Potrzebna jest diagnoza ekosystemu Odry
Marszałek Elżbieta Anna Polak spotkała się w czwartek (25 sierpnia) z Magdą Bobryk (515 km Odry), Ewą Drewaniak (Klub Przyrodników), Jackiem Engelem (Greenmind) i Michałem Zygmuntem. Przedstawiła działania urzędu marszałkowskiego, jakie zostały podjęte od momentu wykrycia katastrofy ekologicznej w Odrze. Zaprezentowała m.in. porozumienie czterech marszałków Polski zachodniej ws. powołania zespołu eksperckiego, który będzie pracował nad programem ratunkowym dla Odry (pisaliśmy o tym TUTAJ).
– Wspólną intencją marszałków jest współpraca z organizacjami pozarządowymi. Chcemy, by zespół jak najszybciej zaczął pracę. Najpierw potrzebna jest nam diagnoza ekosystemu Odry, dlatego w zespole będą pracować naukowcy z naszych uczelni: Uniwersytetu Zielonogórskiego, Zachodniopomorskiego Uniwersytetu Technologicznego czy Uniwersytetu Przyrodniczego z Wrocławia – podkreśliła marszałek Polak.

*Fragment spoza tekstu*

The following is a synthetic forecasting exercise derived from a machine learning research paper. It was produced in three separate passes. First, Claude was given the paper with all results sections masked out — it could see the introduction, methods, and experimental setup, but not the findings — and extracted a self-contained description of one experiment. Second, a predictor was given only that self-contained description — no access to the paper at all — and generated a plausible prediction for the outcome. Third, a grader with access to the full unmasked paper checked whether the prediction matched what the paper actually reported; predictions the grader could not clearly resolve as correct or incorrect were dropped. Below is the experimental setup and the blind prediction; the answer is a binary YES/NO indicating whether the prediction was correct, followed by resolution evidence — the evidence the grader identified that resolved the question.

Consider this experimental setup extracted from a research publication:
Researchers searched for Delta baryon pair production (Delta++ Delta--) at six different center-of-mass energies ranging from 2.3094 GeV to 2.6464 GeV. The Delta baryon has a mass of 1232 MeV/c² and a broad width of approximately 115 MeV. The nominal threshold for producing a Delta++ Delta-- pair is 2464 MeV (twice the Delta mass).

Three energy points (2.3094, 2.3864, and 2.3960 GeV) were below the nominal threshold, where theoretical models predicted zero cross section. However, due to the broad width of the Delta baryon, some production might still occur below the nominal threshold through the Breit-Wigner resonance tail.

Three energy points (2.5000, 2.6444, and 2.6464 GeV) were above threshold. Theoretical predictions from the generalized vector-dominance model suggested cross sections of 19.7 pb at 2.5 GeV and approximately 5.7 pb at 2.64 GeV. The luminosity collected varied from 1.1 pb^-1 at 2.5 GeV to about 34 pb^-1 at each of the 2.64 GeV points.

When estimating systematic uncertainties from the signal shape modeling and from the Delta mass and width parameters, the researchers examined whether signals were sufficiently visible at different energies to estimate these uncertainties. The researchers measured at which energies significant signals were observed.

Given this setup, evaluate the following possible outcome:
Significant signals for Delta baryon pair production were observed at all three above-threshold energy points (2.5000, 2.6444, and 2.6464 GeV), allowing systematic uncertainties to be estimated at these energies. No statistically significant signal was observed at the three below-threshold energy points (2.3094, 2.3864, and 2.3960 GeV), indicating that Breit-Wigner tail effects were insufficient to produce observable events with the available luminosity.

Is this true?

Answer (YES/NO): NO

– Już robimy monitoring i zbieramy dane dotyczące skażenia Odry. Dlatego chętnie włączymy się w prace zespołu – przyznał Jacek Engel.
Potrzebna jest szybka i skuteczna kampania edukacyjna
Aktywiści przekazali marszałek Polak stanowisko Koalicji Ratujmy Rzeki. Najważniejszy postulat to wstrzymanie wszystkich prac w Odrze, które mogą pogorszyć jej sytuację.
– Rtęć jest w osadach dennych. Prace powodują jej wzruszanie i dotruwanie rzeki – argumentował Jacek Engel.
Kolejne postulaty dotyczą diagnozy Odry, stałego monitoringu rzeki oraz reorganizacji systemu ochrony środowiska w Polsce i m.in. powołania policji środowiskowej.
– Odra jest rzeką czesko-polsko-niemiecką, więc potrzebny jest nam międzynarodowy zespół ekspercki. Warto też skorzystać z doświadczenia krajów, które już miały styczność z taką katastrofą – wskazał Jacek Engel.
Michał Zygmunt zwracał też uwagę, że potrzebna jest szybka i skuteczna kampania edukacyjna wśród społeczeństwa. – Trzeba opowiadać, co się stało i co się teraz dzieje z rzeką. Czeka nas długa podróż z Odrą – zaznaczył.
Aktywiści przekazali także, że część ryb ocalała, uciekając np. do Warty. Ale odnotowali wyginięcie zwierząt skrzelodysznych – małży i ślimaków.